::: Quoted passage
However, this is a bowdlerized version of what Becker actually said.
In the section "Household Production Functions (pp.7-8), he writes
| "[T]ime and goods are inputs
into the production of 'commodities' which directly
provide utility. These commodities [i.e., those
produced in the household -- J.E.] cannot be
purchased in the marketplace but are produced as well as
consumed by households using market purchases, own time,
and various environmental inputs. These commodities
include children, prestige and esteem, health, altruism,
envy, and pleasures of the senses." |
In
other words, the family is a small factory producing commodities,
such as children. It's not hard to understand why the Bank of Sweden
Nobel Committee cleaned up Becker's language a bit.
Now, taunting and throwing down snark are important tools in the
economist's rhetorical kit. If you can get the layman huffy and
indignant (for example, by defining children as commodities, or
talking about "child-markets"), he'll be softened up for the second
punch in the combination: a lot of math which the poor sucker is
unable to understand. The economist then looks coolly at the
hapless, innumerate, sputtering fool with his conventional,
sentimental, Luddite ideas about children, explains how important it
is to "learn to think like an economist", and proceeds with his
exposition while the preppy audience applauds uproariously.
The Bank of Sweden people probably thought that Becker went a little
too far here, so they subsumed the child-commodities under the
harmless catchall "etc." But this is more than a rhetorical bug to
be remedied with a simple patch. The supposed child-commodity marks
a major problem with Becker's theory.
Imagine someone raising goats, which are in fact commodities. You
put money and time into your goats, and with luck you can sell them
for a profit. Or you can kill or eat them. Or if they become a
nuisance, you can give them away or have them put to sleep.
::::::
== Task list ==
[1] In the essay on Becker, what term did the Bank of Sweden people use to absorb the child-commodities?
[2] Carry the essay on Becker forward from its last sentence.
::: Record set
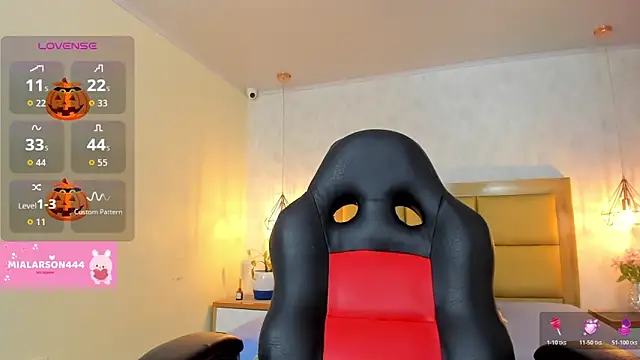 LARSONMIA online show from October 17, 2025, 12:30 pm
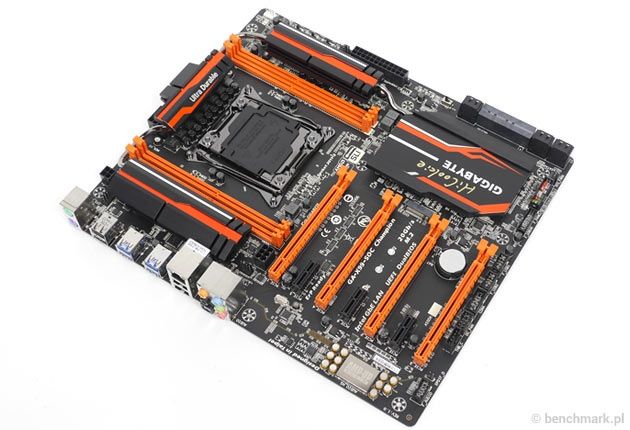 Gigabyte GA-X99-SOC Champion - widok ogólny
::::::
::: Record set
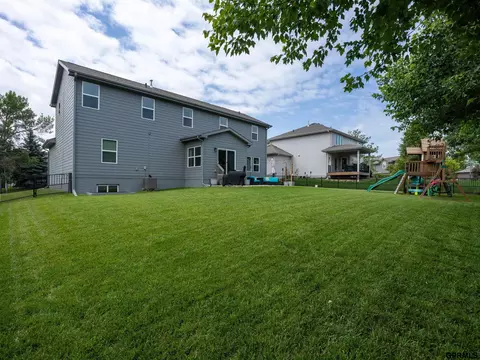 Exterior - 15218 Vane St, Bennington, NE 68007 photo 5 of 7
::::::
::: Record set
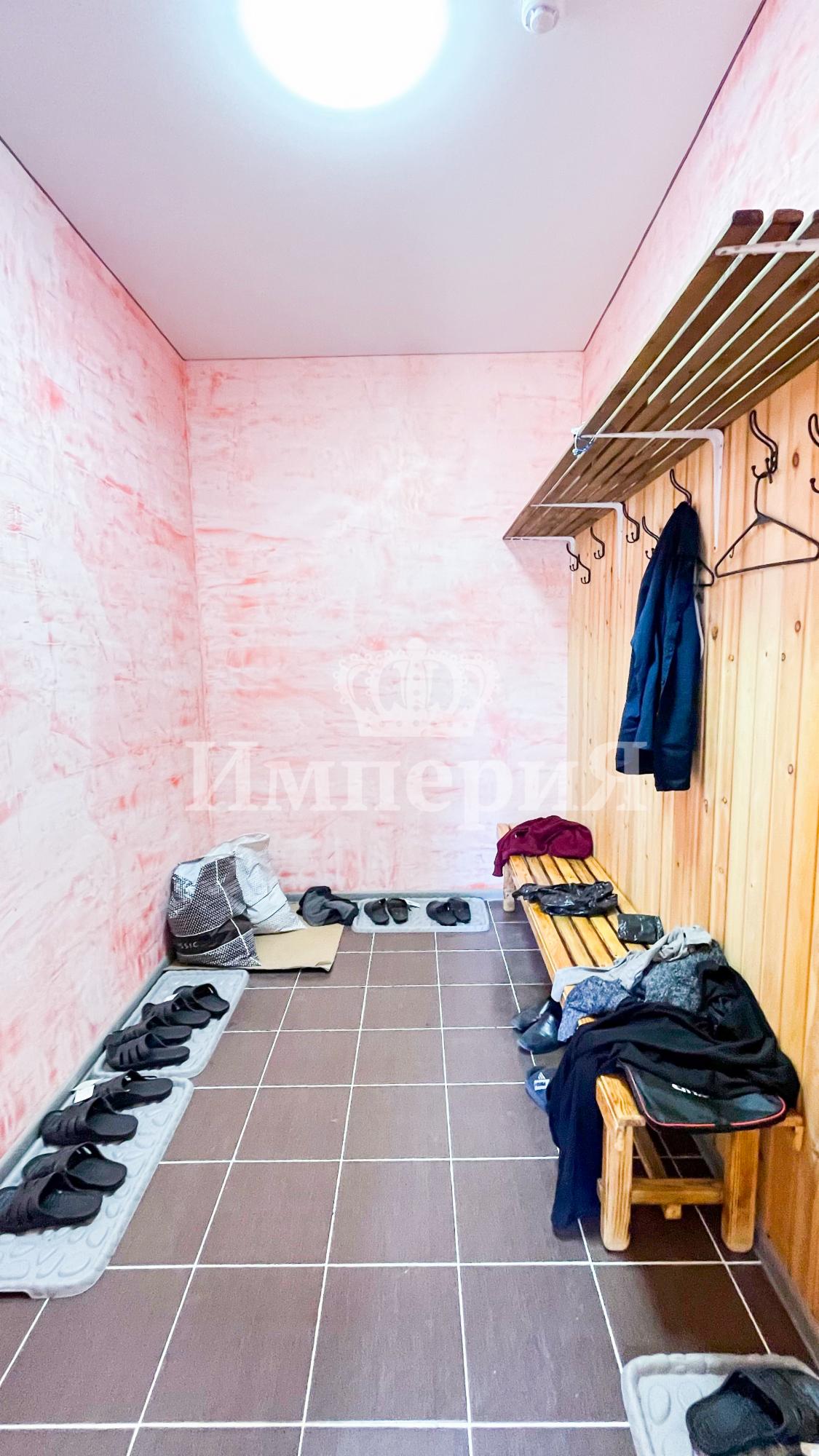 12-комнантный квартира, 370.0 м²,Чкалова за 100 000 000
::::::
== Activity answers ==
[1] The harmless catchall "etc."

[2]
Commodities don't really cause a big nuisance. Children, on the
other hand, are strictly money down the drain. You can never sell
them, and you can't eat them or get rid of them. They impose major
legal obligations, because you are responsible both for their care
and for their behavior -- yet once they become adults, they no
longer have any obligation to you.
When
the child-commodity turns eighteen, it becomes independent. At that
point the little child-commodity producing psychic income turns into
"human capital" -- i.e., an independent adult selling labor on the
market. At this point the parental unit of human capital loses
everything. The child-commodity upon which he lavished so much money
and time is gone forever, to be replaced by an independent,
competing unit of human capital.
If
children are commodities, they're the worst commodity imaginable,
more comparable to losing lottery tickets than to anything else
(except that you have no legal obligations toward lottery tickets).
At one point (p. 194) Becker puts in a patch explaining that parents
get "psychic income" from kids, but that's a risky move: if you let
me allege "psychic income", I will be able to claim that Albania is
the richest nation in the world. There are good reasons to think
that childraising is irrational.
A question Becker does not ask is "Why would any rational modern
individual choose to raise any children at all?" In the worst
case, which is not rare, a married couple choosing to have children
effectively renounces the possibility of accumulating non-human
capital in favor of producing new, autonomous human capital. This
new
human capital which also is without non-human capital (i.e., has no
net worth) -- and this process continues generation after generation. Children are tremendously
expensive, especially in opportunity cost, and furthermore, at age 18 they're
lost to you. "Psychic income" is a rather feeble kludge, and it
isn't really income anyway, because it isn't any more fungible than
children themselves are. There are many good non-economic
explanations of why people have children -- religious duty, family
duty, community spirit, love, etc -- but Becker is trying to replace
non-economic explanations of this kind, sentimental and Luddite as
they are, with rational economic explanations. Furthermore, most
non-economic motives for having children involve group membership
rather than individual rationality, and except when speaking of
child-raising, economists always strongly favor individualist
motives and forms of organization.
What
Becker tries to do is rescue parental rationality by analyzing
childraising in terms of the rationality of a multi-generational family
optimizing
its human and non-human capital. However, economics normally
speaks of individuals, and in American society "the family"
effectively consists of one adult generation and one dependent
generation (which to Becker is a collection of commodities), and the
family thus
liquidates when the last child turns eighteen. (I am mostly leaving
aside the question of whether a dependent non-working wife exists
for economic analysis, or whether she is subsumed in the husband:
"Man and wife are one person, and that person is the man".)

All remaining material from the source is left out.